Hacking Chinese

A better way of learning Mandarin

Phonetic components, part 1: The key to 80% of all Chinese characters

When introducing characters for the first time, most teachers explain that there are six different kinds of ways that characters are composed in Chinese (六书/六書 in Chinese, read more here if you don’t know what I’m talking about). The first category brought up is usually pictographs, which are (or at least were) pictures of objects in the real world.

Sometimes, teachers spend a lot of time explaining how these work, showing how a picture of the sun turned into 日, how the moon turned into 月 and a tree into 木. Then, to show that Chinese characters aren’t that scary, some teachers demonstrate that character can be combined to form new characters, so that if 木 means tree, 林 means forest and 森 means luxuriant growth.

yangRegardless of what the teacher does next, this is what sticks in students minds. There might be other explanations of the other ways of character formation, but since they are less direct and requires you to already understand a bit about characters before you fully understand what it’s all about, they are either glossed over or not remembered by the students.

This is serious, because while pictographs are pretty and easy to explain, they only make up around 5% of all characters. Phonetic-semantic components, on the other hand, make up almost 80% of all characters. Funny that most material online and in textbooks tend to focus on the former and not the latter. Indeed, most textbooks I’ve seen don’t do more than give a few lines defining what phonetic-semantic compounds are.

A typical phonetic-semantic compound is shown in the picture to the right. It consists of one semantic part that relates to the meaning of the character (white, water in this case) and one phonetic part that indicates the pronunciation of the characters (red, sheep in this case).

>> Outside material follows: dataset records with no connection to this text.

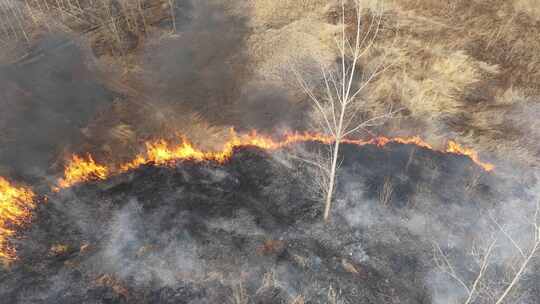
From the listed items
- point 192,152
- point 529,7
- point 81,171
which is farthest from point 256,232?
point 529,7

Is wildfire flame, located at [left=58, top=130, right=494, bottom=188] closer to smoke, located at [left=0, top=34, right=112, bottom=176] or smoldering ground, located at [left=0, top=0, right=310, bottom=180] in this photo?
smoldering ground, located at [left=0, top=0, right=310, bottom=180]

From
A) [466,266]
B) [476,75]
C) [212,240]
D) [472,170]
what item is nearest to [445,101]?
[476,75]

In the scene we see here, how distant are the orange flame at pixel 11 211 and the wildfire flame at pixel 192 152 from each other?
1.70 metres

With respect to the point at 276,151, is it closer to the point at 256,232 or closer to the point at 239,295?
the point at 256,232

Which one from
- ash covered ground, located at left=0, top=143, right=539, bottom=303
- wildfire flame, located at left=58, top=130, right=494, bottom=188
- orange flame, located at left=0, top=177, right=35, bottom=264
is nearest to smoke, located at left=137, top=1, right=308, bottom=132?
wildfire flame, located at left=58, top=130, right=494, bottom=188

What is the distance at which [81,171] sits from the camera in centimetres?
2098

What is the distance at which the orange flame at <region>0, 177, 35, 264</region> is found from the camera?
18234 millimetres

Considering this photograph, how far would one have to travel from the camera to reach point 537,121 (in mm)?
23031

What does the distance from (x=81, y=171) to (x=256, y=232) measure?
982 centimetres

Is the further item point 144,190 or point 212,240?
point 144,190

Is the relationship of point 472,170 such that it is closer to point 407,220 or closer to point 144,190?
point 407,220

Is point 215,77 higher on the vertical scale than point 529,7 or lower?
lower

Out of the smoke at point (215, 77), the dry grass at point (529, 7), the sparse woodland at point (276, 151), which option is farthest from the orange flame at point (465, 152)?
the dry grass at point (529, 7)

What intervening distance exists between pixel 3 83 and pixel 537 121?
105 ft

A huge majority of characters belong to one category: phonetic-semantic compounds

After the introduction course, teachers will assume that the students already learnt about phonetic-semantic compounds the first week, so no-one will really make up for it later. This means that there are myriads of intermediate and even advanced learners who haven’t actually understood why phonetic components are crucial.

This article is the first of two about phonetic components of Chinese characters. Apart from introducing phonetic components, this article will show you how knowing about them can help you tremendously with your character learning and your ability to read out loud (and even guess the pronunciation of characters even if you’ve never seen them). This is something native speakers do all the time and most second language learners pick up sooner or later. I’d like to make it sooner rather than later for you.

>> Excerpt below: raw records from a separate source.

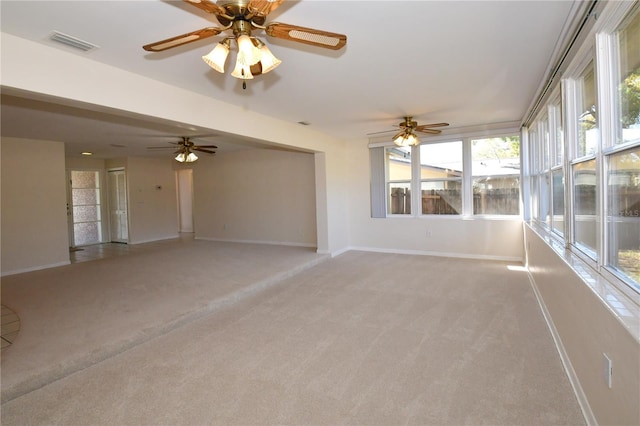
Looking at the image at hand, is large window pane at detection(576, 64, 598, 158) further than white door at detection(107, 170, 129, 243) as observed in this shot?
No

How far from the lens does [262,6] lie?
1687 mm

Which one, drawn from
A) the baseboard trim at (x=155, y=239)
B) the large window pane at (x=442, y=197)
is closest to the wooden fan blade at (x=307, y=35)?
the large window pane at (x=442, y=197)

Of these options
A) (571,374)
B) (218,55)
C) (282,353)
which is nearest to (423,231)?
(571,374)

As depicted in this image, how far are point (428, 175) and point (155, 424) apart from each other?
590 centimetres

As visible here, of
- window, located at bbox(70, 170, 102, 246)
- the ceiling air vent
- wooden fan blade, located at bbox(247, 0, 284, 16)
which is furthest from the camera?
window, located at bbox(70, 170, 102, 246)

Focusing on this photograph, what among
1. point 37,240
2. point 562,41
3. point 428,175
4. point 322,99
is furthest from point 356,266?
point 37,240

The second article deals with something much less widely discussed: How you use phonetic components to hack Chinese characters. This is a variant of horizontal character learning, where you focus on a common phonetic component in order to distinguish between visually similar characters that would otherwise be very hard to learn and would keep on trolling you for years. This is avoidable if you understand phonetic components.

What does a phonetic-semantic character look like

In order to understand these characters, it helps being aware of how they were created. Spoken language of course predates written language, so when people in ancient China started to write, they already had a developed spoken language they wanted to express using characters. The most obvious pictographs probably weren’t that hard since they are just slightly stylised versions of real-world objects, but it should be obvious for everyone that you can’t have a picture of every single word you want to say. How do you draw an ocean? What about love? Yesterday? An hour?

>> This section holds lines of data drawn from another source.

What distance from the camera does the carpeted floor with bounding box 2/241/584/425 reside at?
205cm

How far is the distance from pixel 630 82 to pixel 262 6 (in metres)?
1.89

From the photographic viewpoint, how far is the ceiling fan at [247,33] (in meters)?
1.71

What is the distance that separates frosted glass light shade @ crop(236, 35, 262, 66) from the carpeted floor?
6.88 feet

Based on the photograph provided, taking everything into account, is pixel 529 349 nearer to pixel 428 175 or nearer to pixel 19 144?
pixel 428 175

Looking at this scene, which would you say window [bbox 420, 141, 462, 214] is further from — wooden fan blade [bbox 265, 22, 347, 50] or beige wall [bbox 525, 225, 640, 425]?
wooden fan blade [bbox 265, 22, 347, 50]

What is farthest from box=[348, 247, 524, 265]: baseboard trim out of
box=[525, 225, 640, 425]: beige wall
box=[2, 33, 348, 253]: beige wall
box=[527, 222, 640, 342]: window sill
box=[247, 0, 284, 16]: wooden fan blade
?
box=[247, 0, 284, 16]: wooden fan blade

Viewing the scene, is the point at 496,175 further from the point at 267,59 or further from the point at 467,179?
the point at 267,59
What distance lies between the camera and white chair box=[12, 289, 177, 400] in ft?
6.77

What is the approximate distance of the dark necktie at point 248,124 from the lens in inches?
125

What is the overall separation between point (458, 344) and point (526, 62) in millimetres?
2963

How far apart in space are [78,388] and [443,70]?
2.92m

Of course, these concepts already existed in the spoken language, so what people started doing was combining one character that represented meaning (the semantic component) and one that represented the sound in the spoken language (the phonetic component). Thus, such a character consists of two completely different parts that have no relationship to each other, but which still make up a new character.

To show what I mean, let’s look at an examples. 洋 (ocean) – this character consists of water 氵 and sheep 羊. Now, it should be obvious that this is not simply a combination of two related characters to form a third related character (such as 木, 林 and 森). Instead, the semantic component 氵 tells us that the character is related to water and 羊 tells us that the character is pronounced the same way as sheep is, i.e. yáng.

The power of phonetic components

As mentioned above, this kind of construction makes up around 80% of all characters in Chinese. That’s a considerable majority and if you want to learn many characters, you need to understand how they work. Most importantly, knowing about phonetic-semantic compounds gives you clues about the pronunciation of characters. Thus, it’s not true that written and spoken Chinese are completely separate, because in most cases, there is a phonetic component to the character. Still, it might have mutated, sometimes beyond recognition, through the ages, but most are still clearly discernible.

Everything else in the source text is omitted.